:: Data for this task

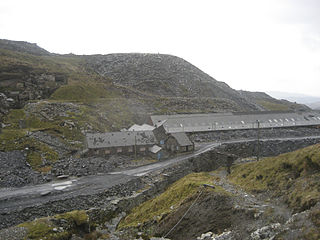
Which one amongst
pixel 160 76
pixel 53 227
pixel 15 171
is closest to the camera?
pixel 53 227

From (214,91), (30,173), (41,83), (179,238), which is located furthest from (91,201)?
(214,91)

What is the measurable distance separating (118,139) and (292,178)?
4080 centimetres

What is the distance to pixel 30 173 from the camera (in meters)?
44.2

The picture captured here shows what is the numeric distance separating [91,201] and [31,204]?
753 cm

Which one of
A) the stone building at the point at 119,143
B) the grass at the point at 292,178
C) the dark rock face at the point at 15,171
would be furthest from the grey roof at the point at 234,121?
the grass at the point at 292,178

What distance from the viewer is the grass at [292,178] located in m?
19.0

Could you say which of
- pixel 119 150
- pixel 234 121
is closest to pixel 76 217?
pixel 119 150

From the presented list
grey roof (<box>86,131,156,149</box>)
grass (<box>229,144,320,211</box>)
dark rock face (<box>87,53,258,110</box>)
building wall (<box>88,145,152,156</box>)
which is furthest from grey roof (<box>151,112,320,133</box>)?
grass (<box>229,144,320,211</box>)

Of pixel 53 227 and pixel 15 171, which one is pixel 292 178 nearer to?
pixel 53 227

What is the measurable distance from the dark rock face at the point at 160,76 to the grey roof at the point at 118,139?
8568cm

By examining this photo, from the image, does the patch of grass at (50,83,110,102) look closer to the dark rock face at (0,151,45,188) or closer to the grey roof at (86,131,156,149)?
the grey roof at (86,131,156,149)

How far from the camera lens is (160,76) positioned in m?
161

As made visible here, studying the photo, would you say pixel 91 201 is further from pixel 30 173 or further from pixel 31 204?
pixel 30 173

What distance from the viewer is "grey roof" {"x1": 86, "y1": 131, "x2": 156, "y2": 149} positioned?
56.3 m
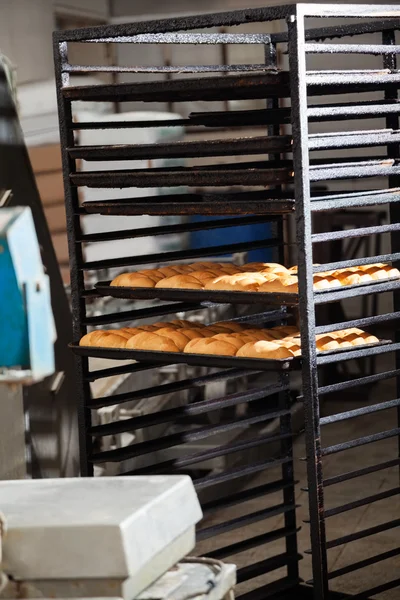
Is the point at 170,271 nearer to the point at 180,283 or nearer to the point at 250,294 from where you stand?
the point at 180,283

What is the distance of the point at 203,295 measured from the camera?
319cm

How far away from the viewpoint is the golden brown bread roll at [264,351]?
10.00ft

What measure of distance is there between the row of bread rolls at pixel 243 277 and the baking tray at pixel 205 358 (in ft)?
0.66

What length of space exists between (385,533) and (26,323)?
11.8 feet

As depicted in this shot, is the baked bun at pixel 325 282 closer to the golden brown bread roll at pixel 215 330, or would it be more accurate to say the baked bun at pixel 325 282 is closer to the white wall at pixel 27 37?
the golden brown bread roll at pixel 215 330

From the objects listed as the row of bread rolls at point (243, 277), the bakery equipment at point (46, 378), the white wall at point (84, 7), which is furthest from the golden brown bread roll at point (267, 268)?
the white wall at point (84, 7)

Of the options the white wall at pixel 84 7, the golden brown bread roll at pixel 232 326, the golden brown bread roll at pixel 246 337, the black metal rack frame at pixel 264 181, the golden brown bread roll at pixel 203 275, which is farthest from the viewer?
the white wall at pixel 84 7

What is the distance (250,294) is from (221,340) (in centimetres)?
18

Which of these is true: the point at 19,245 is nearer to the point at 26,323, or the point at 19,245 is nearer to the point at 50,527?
the point at 26,323

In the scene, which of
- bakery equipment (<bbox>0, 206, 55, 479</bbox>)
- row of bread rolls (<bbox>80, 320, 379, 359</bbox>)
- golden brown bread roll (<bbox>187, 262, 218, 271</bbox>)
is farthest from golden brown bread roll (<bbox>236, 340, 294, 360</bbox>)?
bakery equipment (<bbox>0, 206, 55, 479</bbox>)

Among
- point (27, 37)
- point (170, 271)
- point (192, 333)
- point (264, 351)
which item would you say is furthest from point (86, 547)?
point (27, 37)

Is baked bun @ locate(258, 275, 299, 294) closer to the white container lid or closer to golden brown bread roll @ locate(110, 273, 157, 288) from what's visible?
golden brown bread roll @ locate(110, 273, 157, 288)

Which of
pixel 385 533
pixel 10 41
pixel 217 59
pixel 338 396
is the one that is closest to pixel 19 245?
pixel 10 41

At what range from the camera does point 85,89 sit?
10.8ft
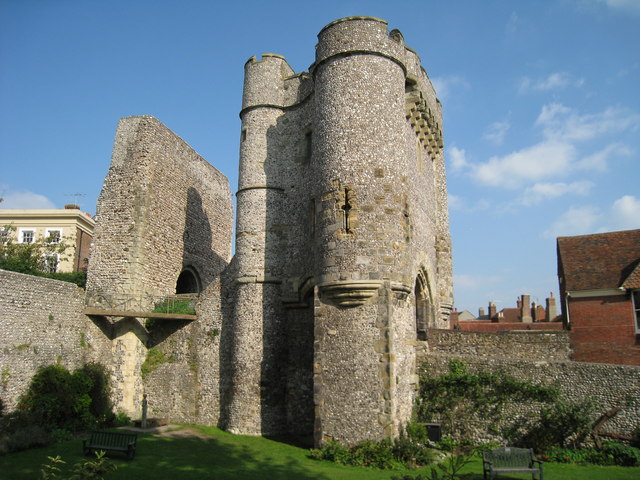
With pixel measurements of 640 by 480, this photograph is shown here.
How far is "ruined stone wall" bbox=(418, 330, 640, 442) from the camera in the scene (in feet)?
40.5

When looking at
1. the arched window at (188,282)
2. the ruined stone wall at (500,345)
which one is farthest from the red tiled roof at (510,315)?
the arched window at (188,282)

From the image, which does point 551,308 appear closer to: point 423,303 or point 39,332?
point 423,303

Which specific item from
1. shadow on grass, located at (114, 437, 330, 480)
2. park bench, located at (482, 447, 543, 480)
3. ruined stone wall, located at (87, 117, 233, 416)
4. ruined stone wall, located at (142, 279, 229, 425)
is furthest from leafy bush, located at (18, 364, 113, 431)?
park bench, located at (482, 447, 543, 480)

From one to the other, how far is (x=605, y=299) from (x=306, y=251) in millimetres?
10659

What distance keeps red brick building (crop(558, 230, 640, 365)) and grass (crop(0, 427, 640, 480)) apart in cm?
642

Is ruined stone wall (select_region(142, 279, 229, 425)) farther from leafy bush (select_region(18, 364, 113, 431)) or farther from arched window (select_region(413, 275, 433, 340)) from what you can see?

::::

* _Stated exercise_:
Nothing in the entries should change as you copy them, except that the pictures are left out.

* _Solution to this problem_:
Which one amongst
pixel 160 76
pixel 53 227
pixel 15 171
is closest to the camera?
pixel 53 227

From (214,91), (30,173), (41,83), (179,238), which is located furthest from (91,201)?
(214,91)

What is the measurable distance separating (118,139) and (292,178)?
4080 centimetres

What is the distance to pixel 30 173 from the camera (in meters)?
44.2

The picture captured here shows what is the numeric distance separating [91,201] and [31,204]?
753 cm

Which one of
A) the stone building at the point at 119,143
B) the grass at the point at 292,178
C) the dark rock face at the point at 15,171
would be furthest from the grey roof at the point at 234,121?
the grass at the point at 292,178

What distance from the viewer is the grass at [292,178] located in m?
19.0

Could you say which of
- pixel 119 150
- pixel 234 121
is closest to pixel 76 217?
pixel 119 150

From the presented list
grey roof (<box>86,131,156,149</box>)
grass (<box>229,144,320,211</box>)
dark rock face (<box>87,53,258,110</box>)
building wall (<box>88,145,152,156</box>)
which is furthest from grey roof (<box>151,112,320,133</box>)?
grass (<box>229,144,320,211</box>)

Of pixel 53 227 and pixel 15 171, which one is pixel 292 178 nearer to?
pixel 53 227

What is the measurable distance from the dark rock face at the point at 160,76 to the grey roof at the point at 118,139?
8568cm

By examining this photo, from the image, does the patch of grass at (50,83,110,102) look closer to the dark rock face at (0,151,45,188) or closer to the grey roof at (86,131,156,149)?
the grey roof at (86,131,156,149)

How far from the camera lens is (160,76) positioned in m?
161

As made visible here, studying the photo, would you say pixel 91 201 is further from pixel 30 173 or further from pixel 31 204?
pixel 30 173

What distance from the viewer is "grey roof" {"x1": 86, "y1": 131, "x2": 156, "y2": 149} positioned?
56.3 m
Is the point at 170,271 nearer to the point at 180,283 or nearer to the point at 250,294 from where you stand?
the point at 180,283

What is the distance of the point at 203,295 measured from the camera?
319cm

How far away from the viewpoint is the golden brown bread roll at [264,351]?
10.00ft

What measure of distance is there between the row of bread rolls at pixel 243 277 and the baking tray at pixel 205 358 (in ft)?
0.66

What length of space exists between (385,533) and (26,323)?
11.8 feet

As depicted in this shot, is the baked bun at pixel 325 282 closer to the golden brown bread roll at pixel 215 330, or would it be more accurate to say the baked bun at pixel 325 282 is closer to the white wall at pixel 27 37?
the golden brown bread roll at pixel 215 330

From the objects listed as the row of bread rolls at point (243, 277), the bakery equipment at point (46, 378), the white wall at point (84, 7), which is furthest from the golden brown bread roll at point (267, 268)?
the white wall at point (84, 7)

Of the options the white wall at pixel 84 7, the golden brown bread roll at pixel 232 326, the golden brown bread roll at pixel 246 337, the black metal rack frame at pixel 264 181, the golden brown bread roll at pixel 203 275, which is farthest from the viewer?
the white wall at pixel 84 7

What is the distance (250,294) is from (221,340) (in centimetres)?
18

Which of these is true: the point at 19,245 is nearer to the point at 26,323, or the point at 19,245 is nearer to the point at 50,527?
the point at 26,323

In the scene, which of
- bakery equipment (<bbox>0, 206, 55, 479</bbox>)
- row of bread rolls (<bbox>80, 320, 379, 359</bbox>)
- golden brown bread roll (<bbox>187, 262, 218, 271</bbox>)
is farthest from golden brown bread roll (<bbox>236, 340, 294, 360</bbox>)?
bakery equipment (<bbox>0, 206, 55, 479</bbox>)

Among
- point (27, 37)
- point (170, 271)
- point (192, 333)
- point (264, 351)
which item would you say is furthest from point (86, 547)?
point (27, 37)

Is baked bun @ locate(258, 275, 299, 294) closer to the white container lid or closer to golden brown bread roll @ locate(110, 273, 157, 288) from what's visible?
golden brown bread roll @ locate(110, 273, 157, 288)

Which of
pixel 385 533
pixel 10 41
pixel 217 59
pixel 338 396
is the one that is closest to pixel 19 245?
pixel 10 41

At what range from the camera does point 85,89 sit?
10.8ft
With pixel measurements of 640 by 480, this photograph is shown here.
How far is "ruined stone wall" bbox=(418, 330, 640, 442) from the camera in the scene (in feet)?
40.5

When looking at
1. the arched window at (188,282)
2. the ruined stone wall at (500,345)
which one is farthest from the red tiled roof at (510,315)?
the arched window at (188,282)

From the image, which does point 551,308 appear closer to: point 423,303 or point 39,332?
point 423,303

Which specific item from
1. shadow on grass, located at (114, 437, 330, 480)
2. park bench, located at (482, 447, 543, 480)
3. ruined stone wall, located at (87, 117, 233, 416)
4. ruined stone wall, located at (142, 279, 229, 425)
is furthest from leafy bush, located at (18, 364, 113, 431)?
park bench, located at (482, 447, 543, 480)

From one to the other, how far is (x=605, y=299) from (x=306, y=251) in millimetres?
10659

What distance keeps red brick building (crop(558, 230, 640, 365)) and grass (crop(0, 427, 640, 480)) apart in cm?
642

Is ruined stone wall (select_region(142, 279, 229, 425)) farther from leafy bush (select_region(18, 364, 113, 431)) or farther from arched window (select_region(413, 275, 433, 340)) from what you can see?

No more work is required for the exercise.